[Start of section]

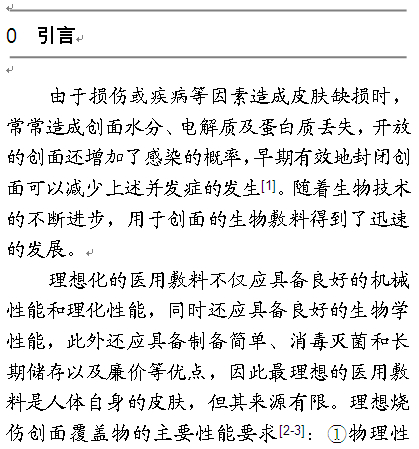 0　引言

由于损伤或疾病等因素造成皮肤缺损时，常常造成创面水分、电解质及蛋白质丢失，开放的创面还增加了感染的概率，早期有效地封闭创面可以减少上述并发症的发生[1]。随着生物技术的不断进步，用于创面的生物敷料得到了迅速的发展。

理想化的医用敷料不仅应具备良好的机械性能和理化性能，同时还应具备良好的生物学性能，此外还应具备制备简单、消毒灭菌和长期储存以及廉价等优点，因此最理想的医用敷料是人体自身的皮肤，但其来源有限。理想烧伤创面覆盖物的主要性能要求[2-3]：①物理性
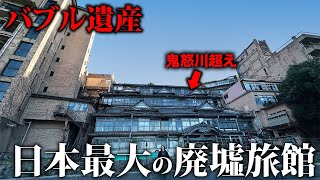 バブル遺産

鬼怒川超え

日本最大の廃墟旅館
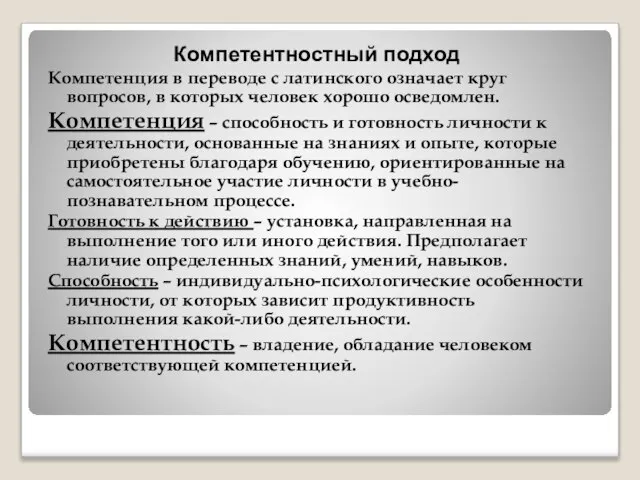 Компетентностный подход

Компетенция в переводе с латинского означает круг вопросов, в которых человек хорошо осведомлен.

Компетенция – способность и готовность личности к деятельности, основанные на знаниях и опыте, которые приобретены благодаря обучению, ориентированные на самостоятельное участие личности в учебно-познавательном процессе.

Готовность к действию – установка, направленная на выполнение того или иного действия. Предполагает наличие определенных знаний, умений, навыков.

Способность – индивидуально-психологические особенности личности, от которых зависит продуктивность выполнения какой-либо деятельности.

Компетентность – владение, обладание человеком соответствующей компетенцией.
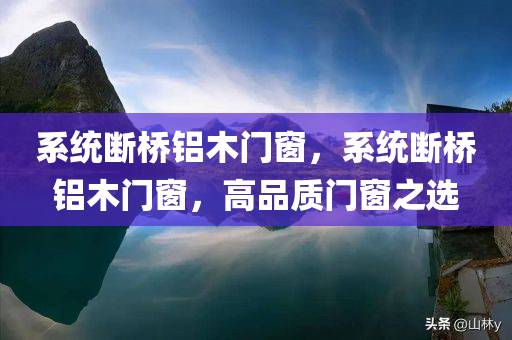 系统断桥铝木门窗，系统断桥铝木门窗，高品质门窗之选

头条 @山林y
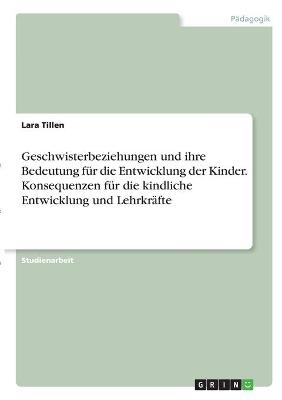 Pädagogik

Lara Tillen

Geschwisterbeziehungen und ihre Bedeutung für die Entwicklung der Kinder. Konsequenzen für die kindliche Entwicklung und Lehrkräfte

Studienarbeit

GRIN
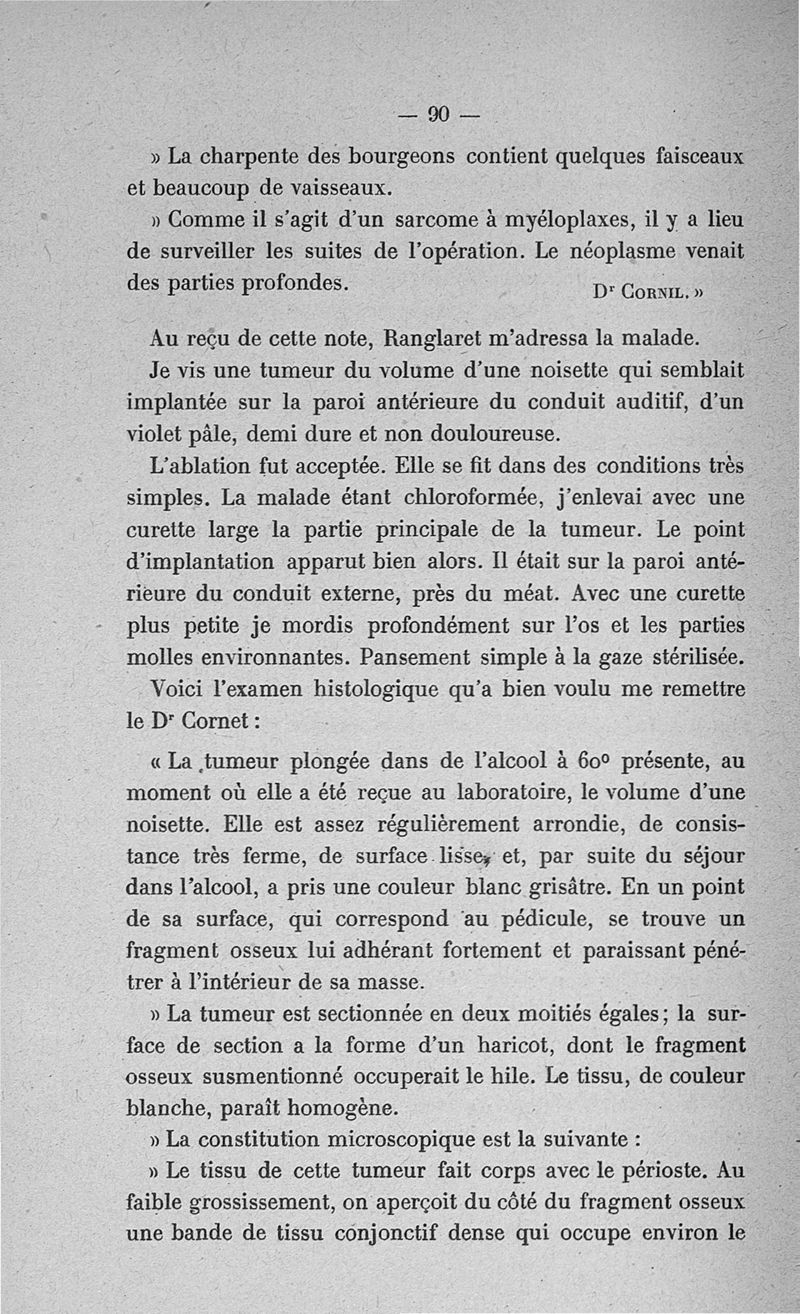 — 90 —

» La charpente des bourgeons contient quelques faisceaux et beaucoup de vaisseaux.

» Comme il s'agit d'un sarcome à myéloplaxes, il y a lieu de surveiller les suites de l'opération. Le néoplasme venait des parties profondes.

Dr Cornil. »

Au reçu de cette note, Ranglaret m'adressa la malade.

Je vis une tumeur du volume d'une noisette qui semblait implantée sur la paroi antérieure du conduit auditif, d'un violet pâle, demi dure et non douloureuse.

L'ablation fut acceptée. Elle se fit dans des conditions très simples. La malade étant chloroformée, j'enlevai avec une curette large la partie principale de la tumeur. Le point d'implantation apparut bien alors. Il était sur la paroi antérieure du conduit externe, près du méat. Avec une curette plus petite je mordis profondément sur l'os et les parties molles environnantes. Pansement simple à la gaze stérilisée.

Voici l'examen histologique qu'a bien voulu me remettre le Dr Cornet :

« La tumeur plongée dans de l'alcool à 60° présente, au moment où elle a été reçue au laboratoire, le volume d'une noisette. Elle est assez régulièrement arrondie, de consistance très ferme, de surface lisse, et, par suite du séjour dans l'alcool, a pris une couleur blanc grisâtre. En un point de sa surface, qui correspond au pédicule, se trouve un fragment osseux lui adhérant fortement et paraissant pénétrer à l'intérieur de sa masse.

» La tumeur est sectionnée en deux moitiés égales ; la surface de section a la forme d'un haricot, dont le fragment osseux susmentionné occuperait le hile. Le tissu, de couleur blanche, paraît homogène.

» La constitution microscopique est la suivante :

» Le tissu de cette tumeur fait corps avec le périoste. Au faible grossissement, on aperçoit du côté du fragment osseux une bande de tissu conjonctif dense qui occupe environ le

[End of section]

> [What is being asked]: In the answer, give only the lines from the top of the data above through the line with "Компетенция в переводе", reproduced exactly; no picture may appear.

> [Output of the exercise]:
 0　引言

由于损伤或疾病等因素造成皮肤缺损时，常常造成创面水分、电解质及蛋白质丢失，开放的创面还增加了感染的概率，早期有效地封闭创面可以减少上述并发症的发生[1]。随着生物技术的不断进步，用于创面的生物敷料得到了迅速的发展。

理想化的医用敷料不仅应具备良好的机械性能和理化性能，同时还应具备良好的生物学性能，此外还应具备制备简单、消毒灭菌和长期储存以及廉价等优点，因此最理想的医用敷料是人体自身的皮肤，但其来源有限。理想烧伤创面覆盖物的主要性能要求[2-3]：①物理性
 バブル遺産

鬼怒川超え

日本最大の廃墟旅館
 Компетентностный подход

Компетенция в переводе с латинского означает круг вопросов, в которых человек хорошо осведомлен.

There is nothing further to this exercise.